It's very humbling; very, very embarrassing, very shameful, but he says I'm going to do it.  And listen to how severe he...he is about his own self-indictment.  "I have sinned against heaven and in your sight."  “Against heaven” is actually eis tu ouranon.  I have sinned into heaven.  And it may well be that what he means by that is, my sins pile up as high as heaven.  This may be a reflection of Ezra 9:6, "Oh, my God, I am ashamed and embarrassed to lift up my face to Thee, my God, for our iniquities have risen above our heads and our guilt has grown even to the heavens."  He's not holding anything back.  He's genuinely penitent.  He is denying himself fully.  This is the stuff of real repentance.  He is saying, "My life has been a total disaster.  I am facing death and there's no one to blame but myself.  I rebelled. I disobeyed. I wasted my life. I dishonored my father.  My sins rise to the very presence of God they stack so high." This is true repentance, holding back nothing, no excuses, no blame anywhere but himself.  And so true penitence matched with true trust in a Father's love and forgiveness starts the sinner back.

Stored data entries
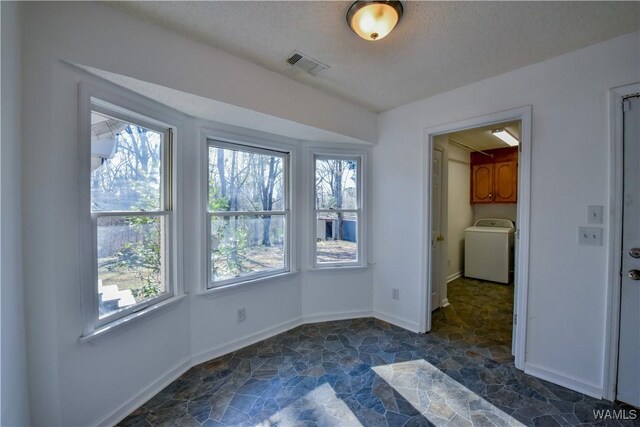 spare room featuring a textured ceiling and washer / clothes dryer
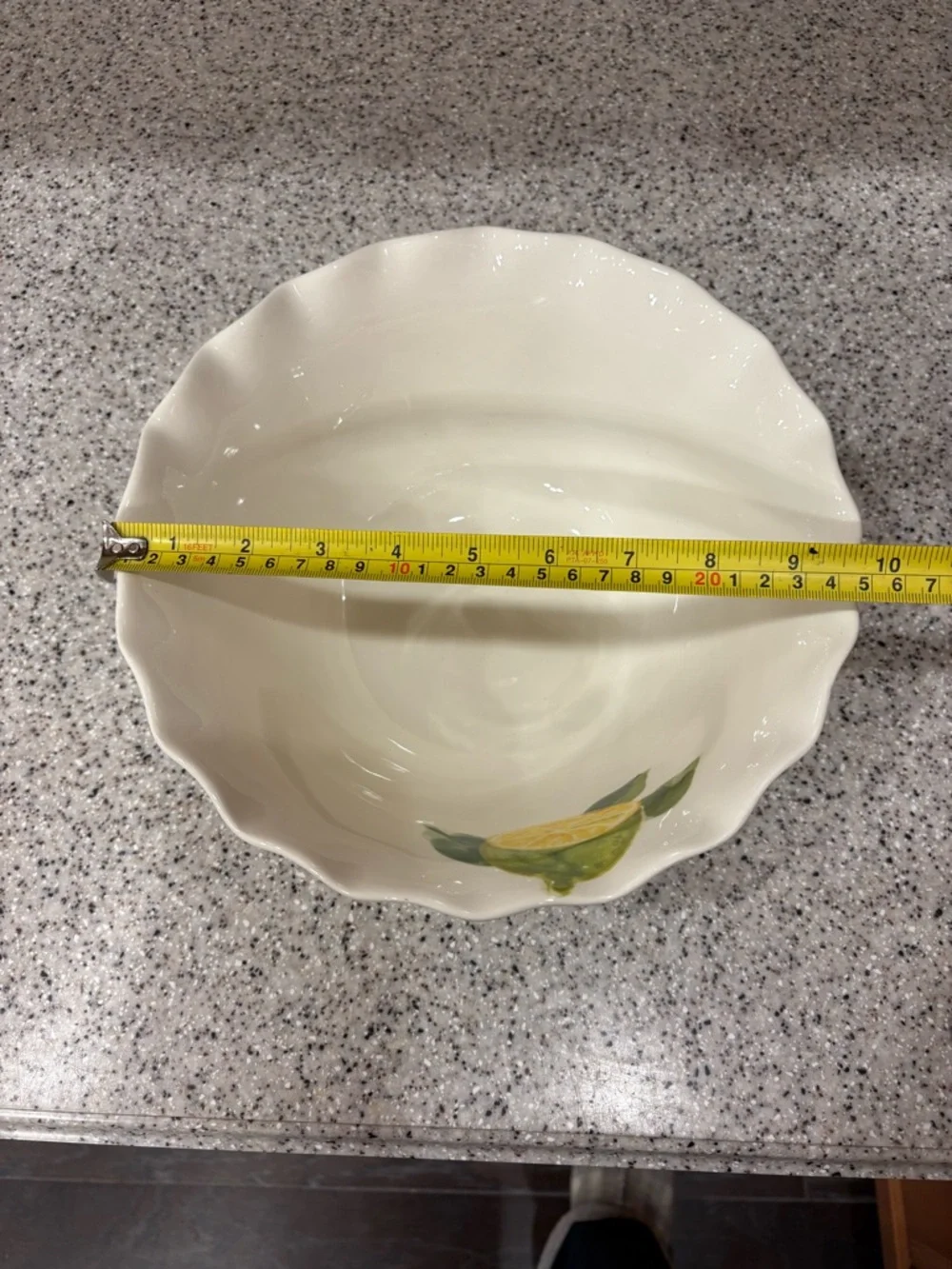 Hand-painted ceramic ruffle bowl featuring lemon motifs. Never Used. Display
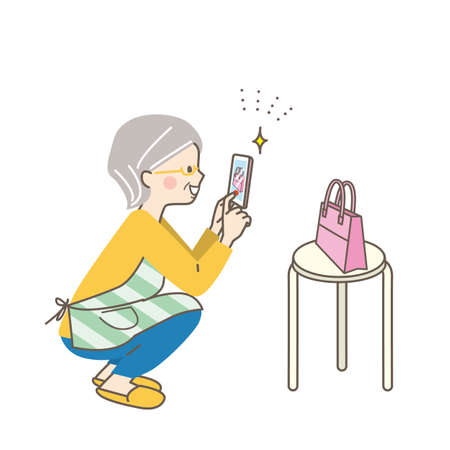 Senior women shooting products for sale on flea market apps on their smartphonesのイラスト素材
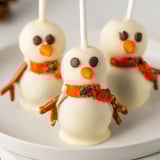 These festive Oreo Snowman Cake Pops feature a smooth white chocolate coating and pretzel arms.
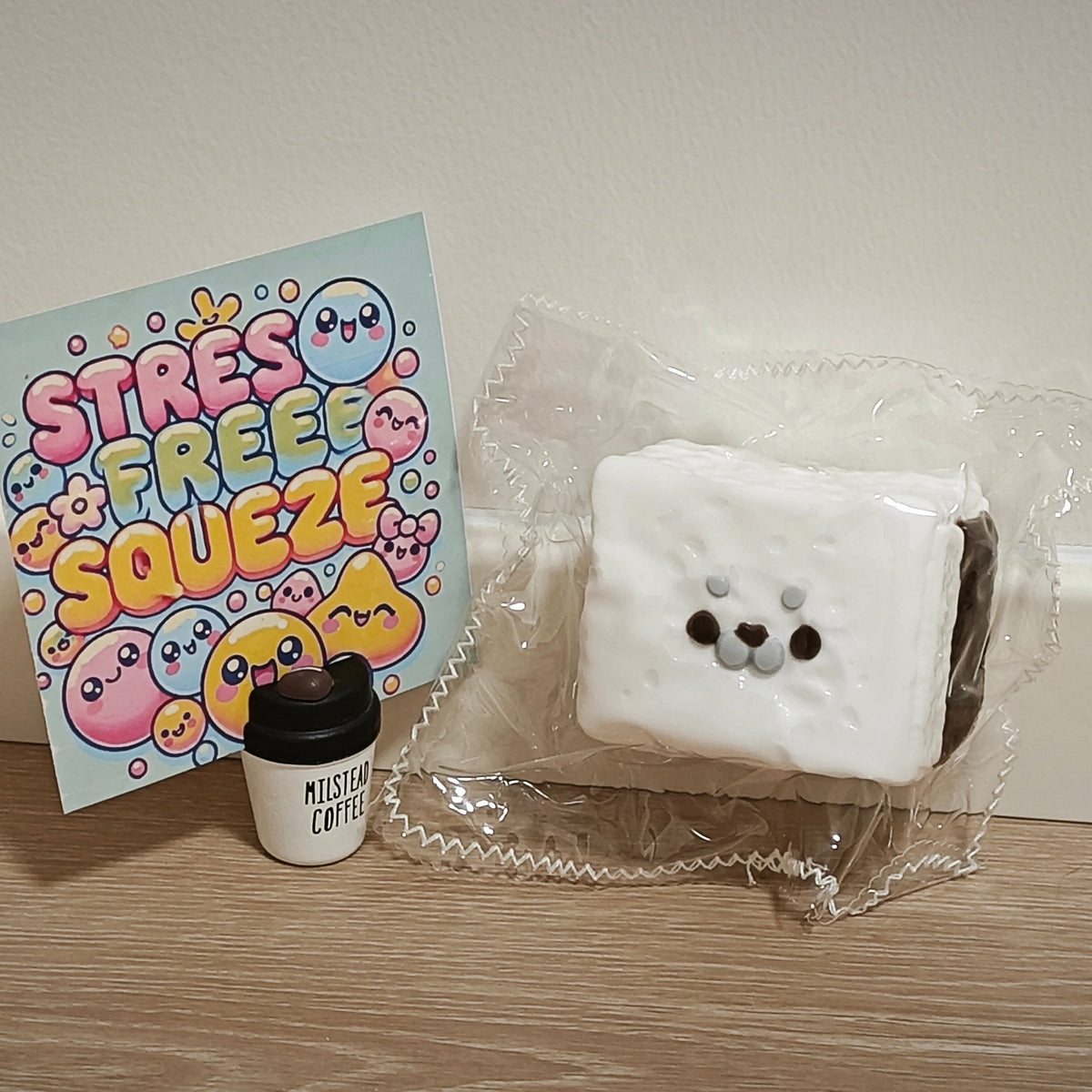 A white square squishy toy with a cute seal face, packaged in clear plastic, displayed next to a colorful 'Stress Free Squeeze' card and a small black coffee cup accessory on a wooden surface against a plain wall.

### Exercise directions
According to the sermon excerpt, which Old Testament verse may the son's words "I have sinned against heaven" reflect? None of the rows are needed.

### Exercise result
Ezra 9:6